◆ DATA TO EXAMINE:
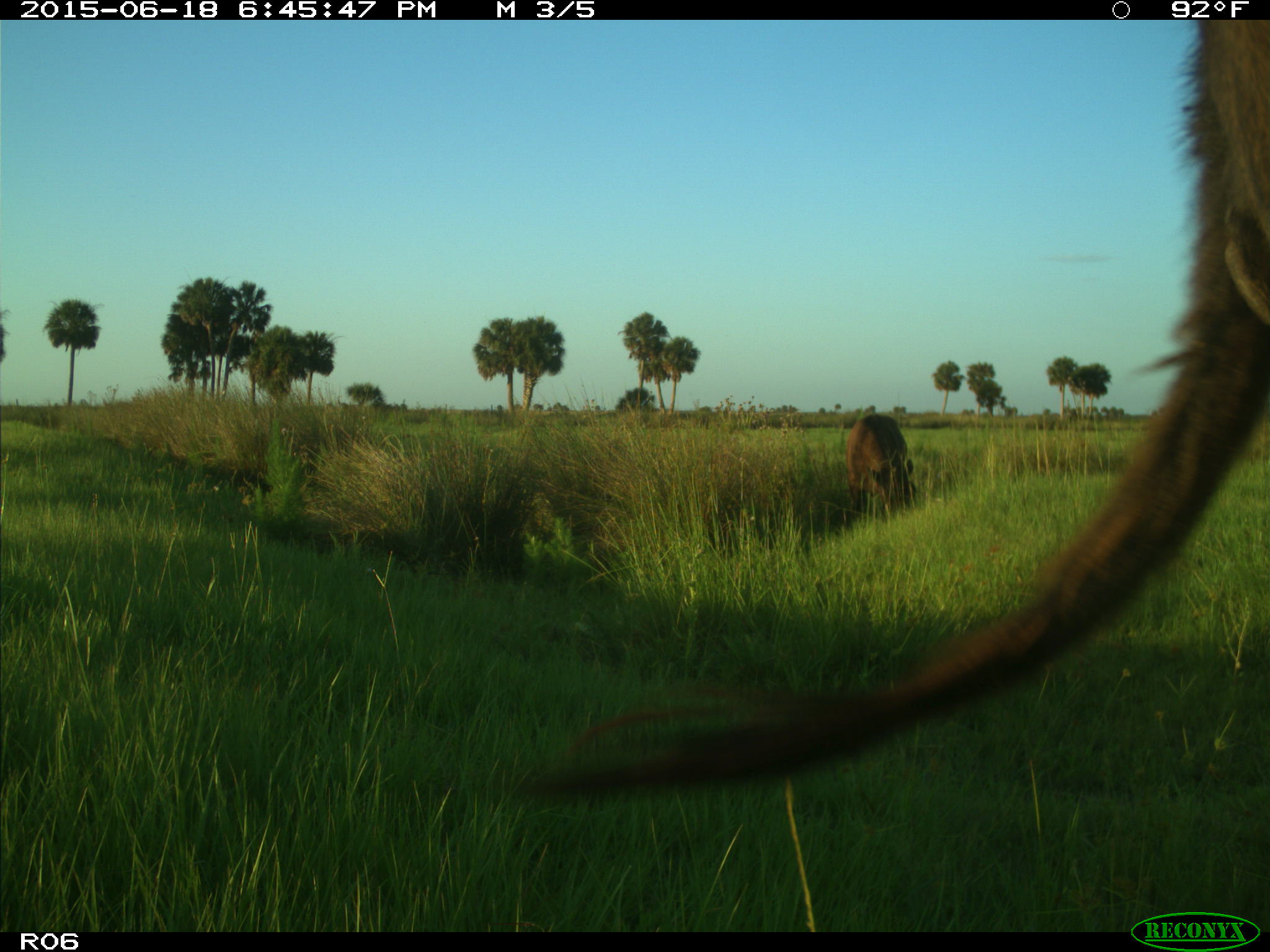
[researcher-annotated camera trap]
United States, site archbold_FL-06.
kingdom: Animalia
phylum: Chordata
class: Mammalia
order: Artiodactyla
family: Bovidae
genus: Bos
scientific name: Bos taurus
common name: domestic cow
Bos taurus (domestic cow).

◆ TASK DESCRIPTION:
Give the records back exactly, with no pictures.

◆ FINAL ANSWER:
[researcher-annotated camera trap]
United States, site archbold_FL-06.
kingdom: Animalia
phylum: Chordata
class: Mammalia
order: Artiodactyla
family: Bovidae
genus: Bos
scientific name: Bos taurus
common name: domestic cow
Bos taurus (domestic cow).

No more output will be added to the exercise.